2369. Check if There is a Valid Partition For The Array

Description

You are given a 0-indexed integer array nums. You have to partition the array into one or more contiguous subarrays.

We call a partition of the array valid if each of the obtained subarrays satisfies one of the following conditions:

The subarray consists of exactly 2, equal elements. For example, the subarray [2,2] is good.
The subarray consists of exactly 3, equal elements. For example, the subarray [4,4,4] is good.
The subarray consists of exactly 3 consecutive increasing elements, that is, the difference between adjacent elements is 1. For example, the subarray [3,4,5] is good, but the subarray [1,3,5] is not.

Return true if the array has at least one valid partition. Otherwise, return false.

Example 1:

Input: nums = [4,4,4,5,6]
Output: true
Explanation: The array can be partitioned into the subarrays [4,4] and [4,5,6].
This partition is valid, so we return true.

Example 2:

Input: nums = [1,1,1,2]
Output: false
Explanation: There is no valid partition for this array.

Constraints:

2 <= nums.length <= 10⁵
1 <= nums[i] <= 10⁶

Solutions

Solution 1: Memoization Search

We design a function \(dfs(i)\), which represents whether there is a valid partition starting from index \(i\). So the answer is \(dfs(0)\).

The execution process of the function \(dfs(i)\) is as follows:

If \(i \ge n\), return \(true\).
If the elements at index \(i\) and \(i+1\) are equal, we can choose to make \(i\) and \(i+1\) a subarray, and recursively call \(dfs(i+2)\).

→ DATA SECTION

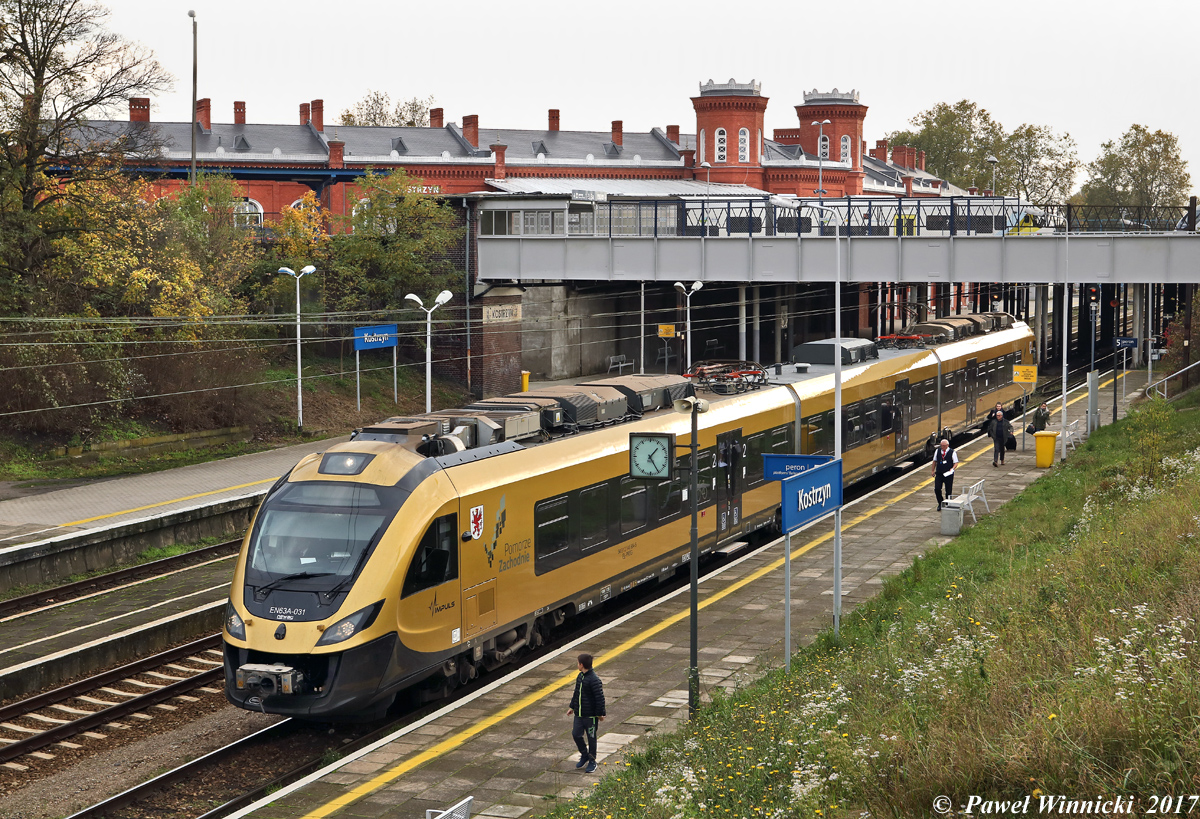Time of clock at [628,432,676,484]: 1:24
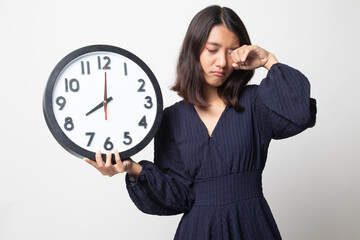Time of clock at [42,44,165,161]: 8:00
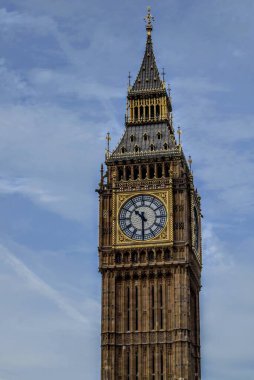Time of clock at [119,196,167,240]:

→ WORK TO COMPLETE
**a.** Translate this sentence from the valid partition problem into Spanish: "You have to partition the array into one or more contiguous subarrays."
**b.** Please pick up the write-up on the valid partition problem after its last sentence and carry it forward.

→ SET OF ANSWERS
**a.** Tienes que dividir el arreglo en uno o más subarreglos contiguos.

**b.**
If the elements at index \(i\), \(i+1\) and \(i+2\) are equal, we can choose to make \(i\), \(i+1\) and \(i+2\) a subarray, and recursively call \(dfs(i+3)\).
If the elements at index \(i\), \(i+1\) and \(i+2\) increase by \(1\) in turn, we can choose to make \(i\), \(i+1\) and \(i+2\) a subarray, and recursively call \(dfs(i+3)\).
If none of the above conditions are met, return \(false\), otherwise return \(true\).

That is:

\[ dfs(i) = \textit{OR} \begin{cases} true,&i \ge n\\ dfs(i+2),&i+1 < n\ \textit{and}\ \textit{nums}[i] = \textit{nums}[i+1]\\ dfs(i+3),&i+2 < n\ \textit{and}\ \textit{nums}[i] = \textit{nums}[i+1] = \textit{nums}[i+2]\\ dfs(i+3),&i+2 < n\ \textit{and}\ \textit{nums}[i+1] - \textit{nums}[i] = 1\ \textit{and}\ \textit{nums}[i+2] - \textit{nums}[i+1] = 1 \end{cases} \]

To avoid repeated calculations, we use the method of memoization search.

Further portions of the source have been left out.